> _DIRECTIONS_: Transcribe the entries below word for word, beginning at the line with "NS 5802 leading track geometry train 907" and stopping after the line with "10741 W Green"; drop all pictures.

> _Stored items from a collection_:
┌──

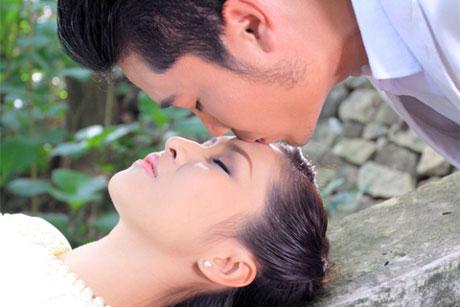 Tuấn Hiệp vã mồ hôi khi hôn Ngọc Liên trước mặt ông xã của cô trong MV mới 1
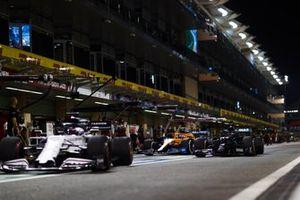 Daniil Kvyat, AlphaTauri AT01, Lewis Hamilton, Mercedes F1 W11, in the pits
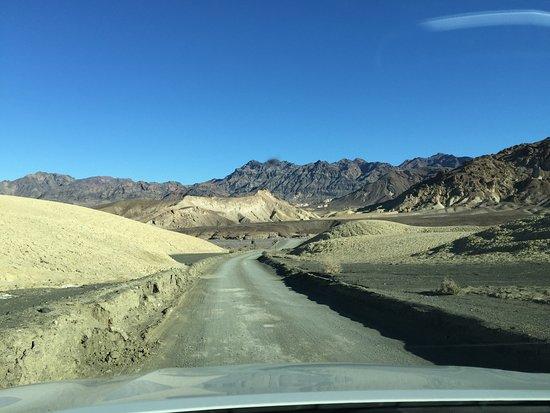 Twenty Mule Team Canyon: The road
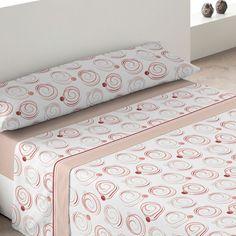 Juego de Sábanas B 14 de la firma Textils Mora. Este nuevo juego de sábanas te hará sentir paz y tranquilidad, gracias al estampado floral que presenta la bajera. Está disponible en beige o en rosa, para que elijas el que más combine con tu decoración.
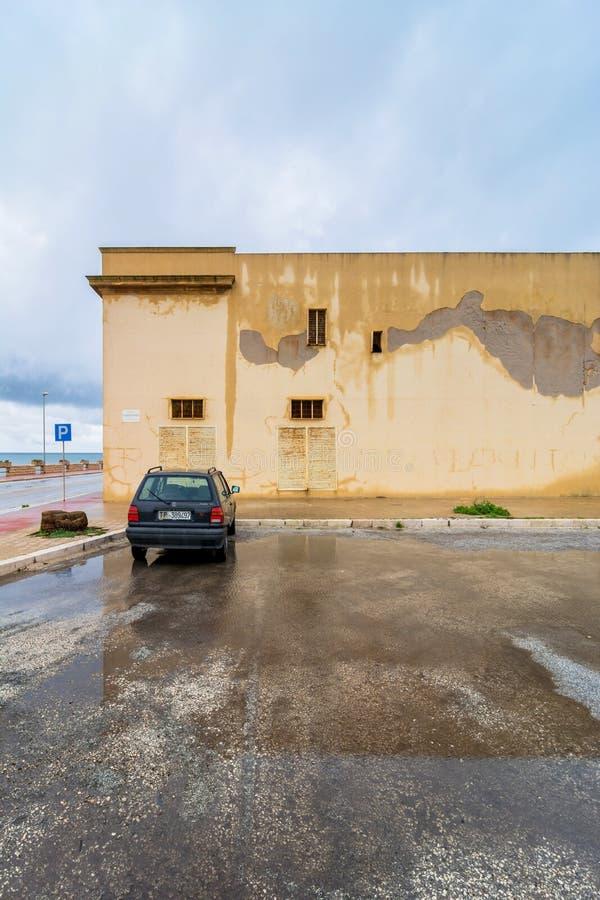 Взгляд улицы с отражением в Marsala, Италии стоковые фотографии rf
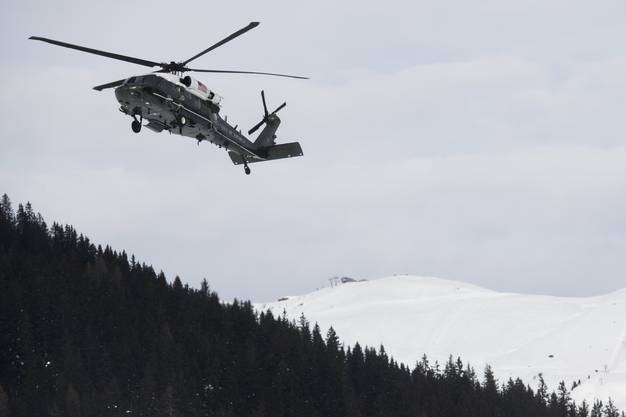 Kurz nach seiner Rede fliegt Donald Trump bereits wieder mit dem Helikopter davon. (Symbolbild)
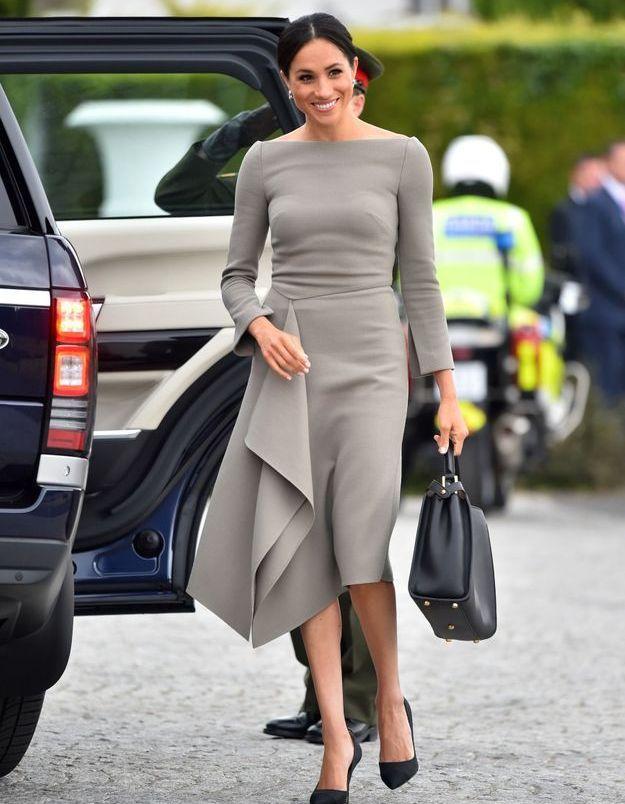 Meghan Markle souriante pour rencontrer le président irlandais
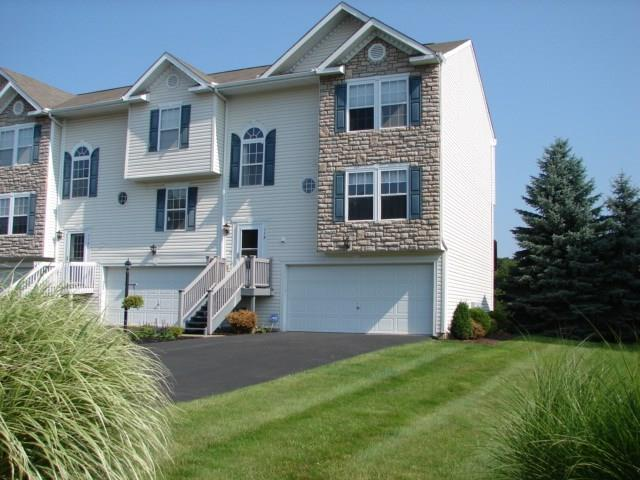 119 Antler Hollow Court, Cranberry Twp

└──
┌──

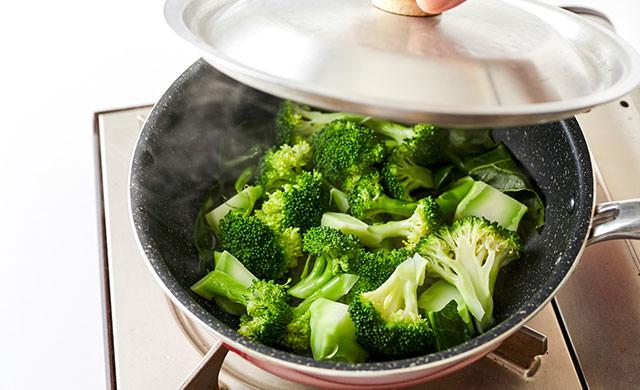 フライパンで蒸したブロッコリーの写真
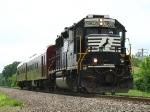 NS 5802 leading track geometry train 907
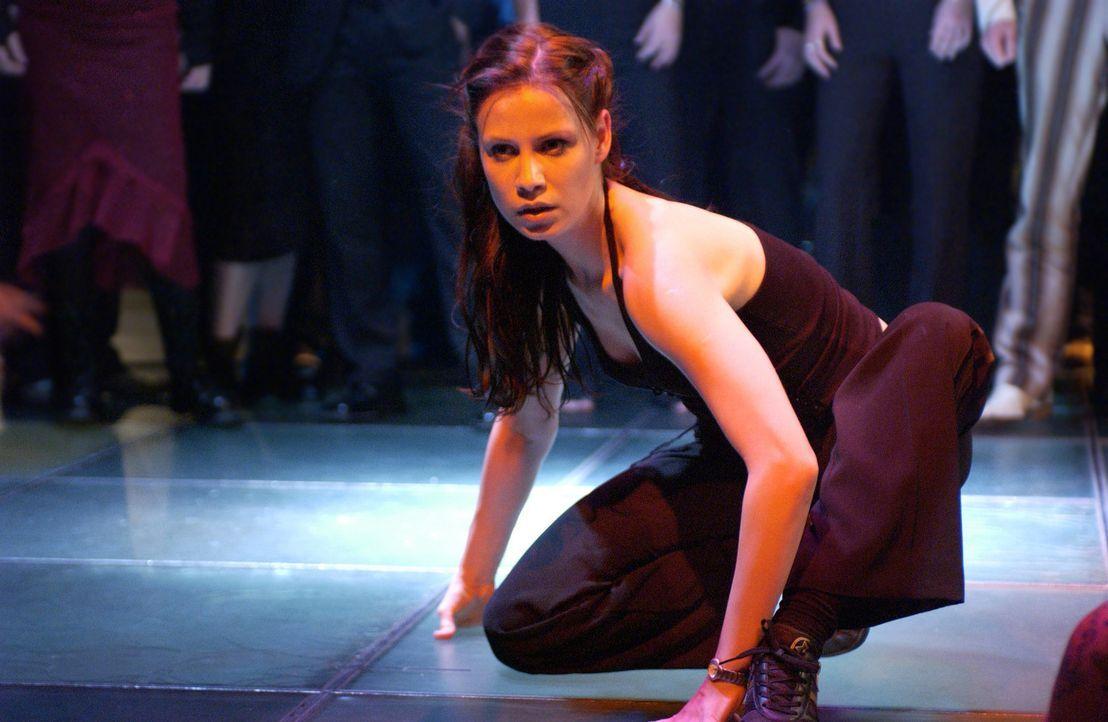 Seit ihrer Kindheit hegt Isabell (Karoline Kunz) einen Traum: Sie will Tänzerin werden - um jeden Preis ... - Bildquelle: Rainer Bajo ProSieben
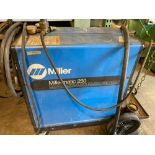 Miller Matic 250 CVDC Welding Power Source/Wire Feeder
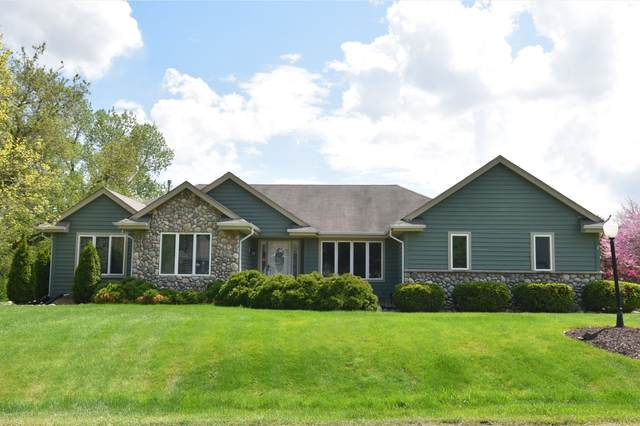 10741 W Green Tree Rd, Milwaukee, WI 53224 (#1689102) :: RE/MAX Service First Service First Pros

└──

> _YOUR SOLUTION_:
 NS 5802 leading track geometry train 907
 Seit ihrer Kindheit hegt Isabell (Karoline Kunz) einen Traum: Sie will Tänzerin werden - um jeden Preis ... - Bildquelle: Rainer Bajo ProSieben
 Miller Matic 250 CVDC Welding Power Source/Wire Feeder
 10741 W Green Tree Rd, Milwaukee, WI 53224 (#1689102) :: RE/MAX Service First Service First Pros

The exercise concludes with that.